Thursday, December 22, 2011

Freakonomics — The Brandeis Ratio Explained

Continuation of previous posts on fixing inequality by taxing statistically with "the Brandeis ratio."

Read it at Freakonomics
An Inequality Tax Trigger: The Brandeis Ratio Explained
by Ian Ayres


Clonal said...

The proposed tax leaves much to be desired. It focuses on median income, and uses a multiple of the median income to determine the tax brackets (at least that is what I think I read) I would rather have the Brandeis ratio indexed to the minimum wage (or possibly, the average income of the bottom 10% of previous year's W-2 filings) See - W-2 Income Data

Look particularly at the income distribution of the bottom 10% and 20%

Lifting the median income does not automatically lift all boats as contended by the posted article.

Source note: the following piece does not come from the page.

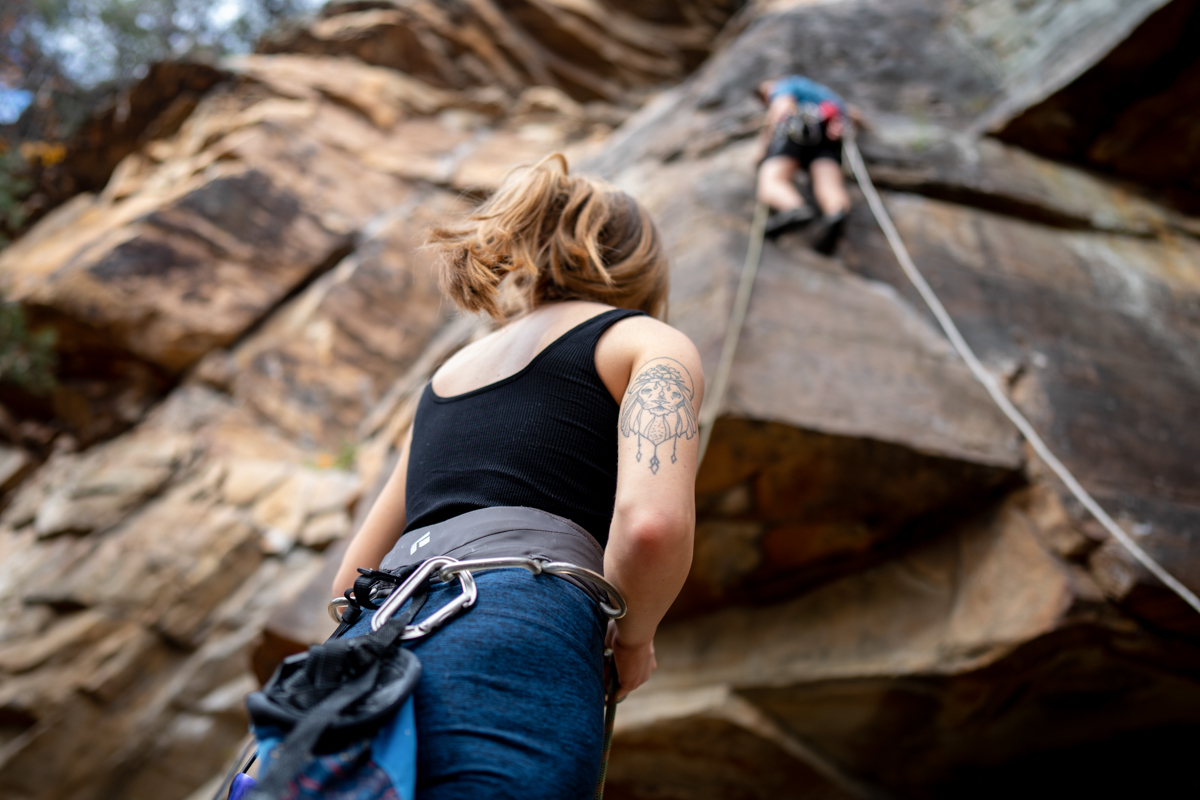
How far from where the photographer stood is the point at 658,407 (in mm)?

Lifting the bottom 10% or 20% may well accomplish that.

Tom Hickey said...

Agree its too timid. Based on what was said in previous posts, it seems that they are taking a practical course that preserves the status quo and prevents inequality from worsening. It's already at the point that is resulting in social unrest and needs to be significantly reduced.

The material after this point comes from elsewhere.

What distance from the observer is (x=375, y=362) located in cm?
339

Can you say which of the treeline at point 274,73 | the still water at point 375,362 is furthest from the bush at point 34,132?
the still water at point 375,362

There is no way to have such a wide gap in wealth and income and not have a privileged class that is able to exert influence and even capture power. This is poisonous for liberal democracy, and there needs to be fundamental institutional change to correct it.

Clonal said...


Also, the tax brackets have to be reworked so that the top brackets approach the levels they were at in the 1950's. The brackets have to be adjusted on the basis of CPI adjusted W-2 wages for the bottom 20%. This would also have consequences for adjustments to the legal hourly minimum wage.

Tom Hickey said...

Clonal, I would start with the floor wage/benefit as price anchor and work from there in multiples. For tax purposes, I would also distinguish economic rent from both income from production and also return on direct investment, and I would also distinguish between ownership of real and financial assets.

In a capitalistic society there has to be a balance between maintaining wealth and income equality and incentivizing capital formation.